A line has to be drawn somewhere because this is a rabbit hole. Without going into the specifics of ASTM standards, etc., there are metal AM parts flying today in both air and space. IMO, that counts as meeting standards.


But which standard, or even rough category means a lot.

Forged? Stamped? Die cast? Investment cast? Billet/machined?

Each of those has vastly different characteristics.


I mean, we 3d print aerospace engine parts, is this "common sense" logic really true?


The 3D printing they do for aerospace engine parts is certainly very much different from how most metal 3d printing is done. Because the requirements are completely different, and the budgets that aerospace have available to them are insanely much bigger.


I was recently brought in by a friend as a consultant for a traditional machining shop buying a 3d printer, the machine looked like this: https://i.all3dp.com/workers/images/fit=scale-down,w=1200,gr...

Right now you can print aerospace quality parts on hardware that's designed for marine grade parts, which we did by testing them to failure.

The only reason why the price is higher for aerospace is that you need to certify the machines and the environment in which they work and that costs an arm and a leg.


Are you able to recommend any particular low end machines to have a look at in this space?


Powder feed:

https://iro3d.com/

metal and or ceramic slurry:

https://www.rapidia.com/

Service for the SLS process:

https://www.xometry.com/

Or wait a bit longer for a good community design release...

Have fun =3


Low end here starts at $100k, the machines I was looking at were between 500k and 1m with service contracts.


Just an anecdote: Rocket engineering is the only domain where safety factors <1 are actually ok.
########
Reproduce the part of the metal 3D printing discussion above between "metal and or" and "community design release...", inclusive, word for word.
########
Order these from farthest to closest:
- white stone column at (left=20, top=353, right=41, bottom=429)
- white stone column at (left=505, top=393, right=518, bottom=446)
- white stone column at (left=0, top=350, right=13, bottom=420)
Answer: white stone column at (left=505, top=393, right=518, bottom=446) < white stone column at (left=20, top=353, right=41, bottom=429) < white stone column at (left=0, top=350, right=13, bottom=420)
########
## THE ANSWER
metal and or ceramic slurry:

https://www.rapidia.com/

Service for the SLS process:

https://www.xometry.com/

Or wait a bit longer for a good community design release...